RiME Review

A Fantastical Adventure

RiME Review - A Fantastical Adventure 5
RiME Review - A Fantastical Adventure

RiME

Brutalist Review Style (Version 2)

Adventure games used to be about actual adventuring. Before Nathan Drake’s struggles with his fragile masculinity turned the genre into glorified corridor shooters, the likes of Lara Croft traipsed mysterious ruins and solved elaborate puzzles in the name of exploration. Those sorts of third-person adventure games, like those early Tomb Raider titles, are all but dead in this day and age. Thankfully, Tequila Works seems to hold a reverence for big rooms loaded with oblique puzzles and minimal handholding. This influence shines through in the exceptional RiME, a long-gestating title that oozes charm and personality throughout its heart-wrenching yarn.

▶ Data section
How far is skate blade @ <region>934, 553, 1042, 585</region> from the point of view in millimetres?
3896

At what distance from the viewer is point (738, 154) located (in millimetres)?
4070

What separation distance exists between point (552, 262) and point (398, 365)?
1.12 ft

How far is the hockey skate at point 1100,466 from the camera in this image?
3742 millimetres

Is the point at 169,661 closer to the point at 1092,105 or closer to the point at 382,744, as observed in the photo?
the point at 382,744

▶ Exercise instructions
- 1) In the RiME review, rewrite everything from "Adventure games used" down to "its heart-wrenching yarn.", with "corridor shooters" replaced by "linear shooters".
- 2) According to the RiME review, which studio holds a reverence for big rooms loaded with oblique puzzles and minimal handholding?

▶ Answers to the tasks
- 1)
Adventure games used to be about actual adventuring. Before Nathan Drake’s struggles with his fragile masculinity turned the genre into glorified linear shooters, the likes of Lara Croft traipsed mysterious ruins and solved elaborate puzzles in the name of exploration. Those sorts of third-person adventure games, like those early Tomb Raider titles, are all but dead in this day and age. Thankfully, Tequila Works seems to hold a reverence for big rooms loaded with oblique puzzles and minimal handholding. This influence shines through in the exceptional RiME, a long-gestating title that oozes charm and personality throughout its heart-wrenching yarn.

- 2) Tequila Works